■ Problem description:
Rewrite the entries below, replacing every occurrence of "parked car" with "stationary car" and leaving all other wording unchanged.

■ Source material:

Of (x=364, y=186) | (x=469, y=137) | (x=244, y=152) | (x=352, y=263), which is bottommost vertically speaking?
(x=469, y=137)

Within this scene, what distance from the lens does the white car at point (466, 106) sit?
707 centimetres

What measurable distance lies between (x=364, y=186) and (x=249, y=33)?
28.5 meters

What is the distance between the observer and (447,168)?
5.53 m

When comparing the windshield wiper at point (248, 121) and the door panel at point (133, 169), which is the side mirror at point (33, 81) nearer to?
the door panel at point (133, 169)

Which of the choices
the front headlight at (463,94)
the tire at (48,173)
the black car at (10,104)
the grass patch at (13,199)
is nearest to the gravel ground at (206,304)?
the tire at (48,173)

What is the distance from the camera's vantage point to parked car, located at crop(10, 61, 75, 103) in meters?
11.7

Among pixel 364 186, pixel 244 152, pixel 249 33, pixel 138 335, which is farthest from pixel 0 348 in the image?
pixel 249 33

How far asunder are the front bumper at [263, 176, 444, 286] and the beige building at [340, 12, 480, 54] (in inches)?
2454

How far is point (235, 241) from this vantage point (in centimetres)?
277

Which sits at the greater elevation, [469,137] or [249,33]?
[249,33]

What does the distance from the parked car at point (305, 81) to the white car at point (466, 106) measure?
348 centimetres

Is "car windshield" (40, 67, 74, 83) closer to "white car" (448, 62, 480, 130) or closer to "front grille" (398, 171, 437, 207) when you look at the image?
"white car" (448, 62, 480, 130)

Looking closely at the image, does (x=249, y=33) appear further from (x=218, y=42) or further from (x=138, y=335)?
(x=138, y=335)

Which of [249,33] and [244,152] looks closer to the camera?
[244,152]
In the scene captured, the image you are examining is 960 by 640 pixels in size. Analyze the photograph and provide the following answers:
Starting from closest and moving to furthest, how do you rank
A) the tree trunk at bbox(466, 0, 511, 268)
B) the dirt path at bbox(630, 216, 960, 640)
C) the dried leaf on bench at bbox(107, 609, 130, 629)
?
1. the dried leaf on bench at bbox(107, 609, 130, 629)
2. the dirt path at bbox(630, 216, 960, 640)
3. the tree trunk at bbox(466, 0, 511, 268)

■ Task output:
Of (x=364, y=186) | (x=469, y=137) | (x=244, y=152) | (x=352, y=263), which is bottommost vertically speaking?
(x=469, y=137)

Within this scene, what distance from the lens does the white car at point (466, 106) sit?
707 centimetres

What measurable distance lies between (x=364, y=186) and (x=249, y=33)?
28.5 meters

What is the distance between the observer and (447,168)?
5.53 m

When comparing the windshield wiper at point (248, 121) and the door panel at point (133, 169), which is the side mirror at point (33, 81) nearer to?
the door panel at point (133, 169)

Which of the choices
the front headlight at (463,94)
the tire at (48,173)
the black car at (10,104)
the grass patch at (13,199)
is nearest to the gravel ground at (206,304)?
the tire at (48,173)

What is the distance from the camera's vantage point to stationary car, located at crop(10, 61, 75, 103) in meters?
11.7

Among pixel 364 186, pixel 244 152, pixel 249 33, pixel 138 335, which is farthest from pixel 0 348 in the image?
pixel 249 33

How far asunder are the front bumper at [263, 176, 444, 286] and the beige building at [340, 12, 480, 54] (in inches)?
2454

How far is point (235, 241) from this vantage point (in centimetres)?
277

Which sits at the greater elevation, [469,137] or [249,33]?
[249,33]

What does the distance from the stationary car at point (305, 81) to the white car at point (466, 106) measure?
348 centimetres

Is "car windshield" (40, 67, 74, 83) closer to "white car" (448, 62, 480, 130) or closer to "front grille" (398, 171, 437, 207) when you look at the image?
"white car" (448, 62, 480, 130)

Looking closely at the image, does (x=249, y=33) appear further from (x=218, y=42) or further from (x=138, y=335)?
(x=138, y=335)

Which of [249,33] and [244,152] looks closer to the camera?
[244,152]
In the scene captured, the image you are examining is 960 by 640 pixels in size. Analyze the photograph and provide the following answers:
Starting from closest and moving to furthest, how do you rank
A) the tree trunk at bbox(466, 0, 511, 268)
B) the dirt path at bbox(630, 216, 960, 640)
C) the dried leaf on bench at bbox(107, 609, 130, 629)
?
1. the dried leaf on bench at bbox(107, 609, 130, 629)
2. the dirt path at bbox(630, 216, 960, 640)
3. the tree trunk at bbox(466, 0, 511, 268)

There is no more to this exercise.